What to work on:
Please answer these three questions from the interview below, one per line:
1. How many times the normal frequency was the scale model run at?
2. What scale was the first small model made to before the full-scale one?
3. What was the extraction system they expected to use called, and on which machine had it been used?

Article:
Yes. Well, they were series — paralleled up. And so we made a model of this thing. But even this way, we weren’t sure of, so we actually modeled this whole business, in, I guess it was, one-tenth or one-twentieth scale, and ran at a higher frequency, at ten times the frequency. We studied all the various possible modes of oscillation of this system, because it wasn’t at all clear, just by looking at the circuit diagram, that it wouldn’t have some sneak resonances, or some problems which could lead to a burn-out. Well, nowadays this is all accepted as obvious, but it wasn’t so obvious to us then, though perhaps someone might have, knowing more than we did about this kind of problem, might have said, “OK, it’s an obvious kind of application of so-and-so’s theorem.” But we didn’t see it. So we built a model and proved it out. We also built models of the magnet profile, because this machine was decided to be weak focusing, and that led to some discussion.
We built the machine even after the discovery of strong focusing. In fact, we’d had this contract, looking at the separated function, of the strong focusing machine, and the reason for using weak focusing rather than alternate gradient focusing was that no one at that time knew how to inject more than one turn into a strong focusing machine, nor did anyone know how to eject from an AGS machine, either one. Our machine wouldn’t have made any sense if we couldn’t have put in more current than corresponded to one turn. And furthermore it would have been a machine of no value if you couldn’t extract particles. We knew how to do it with weak focusing. We knew how to put in 10, 20 turns with weak focusing, and knew how to extract weak focusing, we thought. So-called Piccioni system, which they had used on the cosmotron. Well, now looking back at it, had we been bolder, and had we had a bigger theoretical staff, we might have solved all of the problems of multi-turn injection into AGS, and extraction. But we didn’t. We didn’t want to have that big a staff. And also we wanted a more sure thing. So we picked weak focusing. And we had to model this thing. We made up first a small quarter-scale model, and then we made a full-scale, full selection.
Weart:Of one semi-octant? or just one magnet?

Given information:
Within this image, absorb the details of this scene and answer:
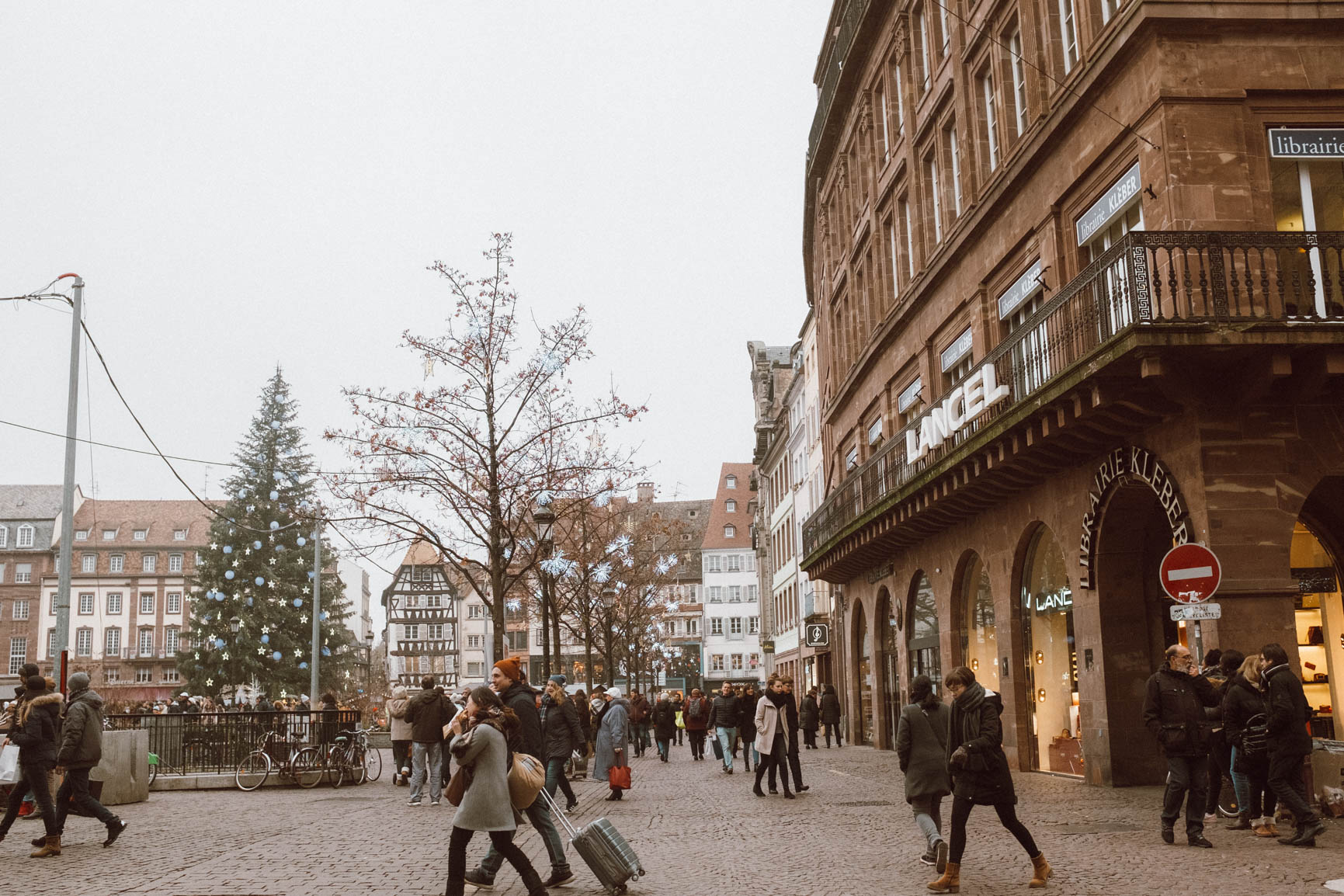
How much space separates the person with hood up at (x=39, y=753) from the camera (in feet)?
45.0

Response below:
1. Ten times the frequency.
2. Quarter scale.
3. The Piccioni system, used on the cosmotron.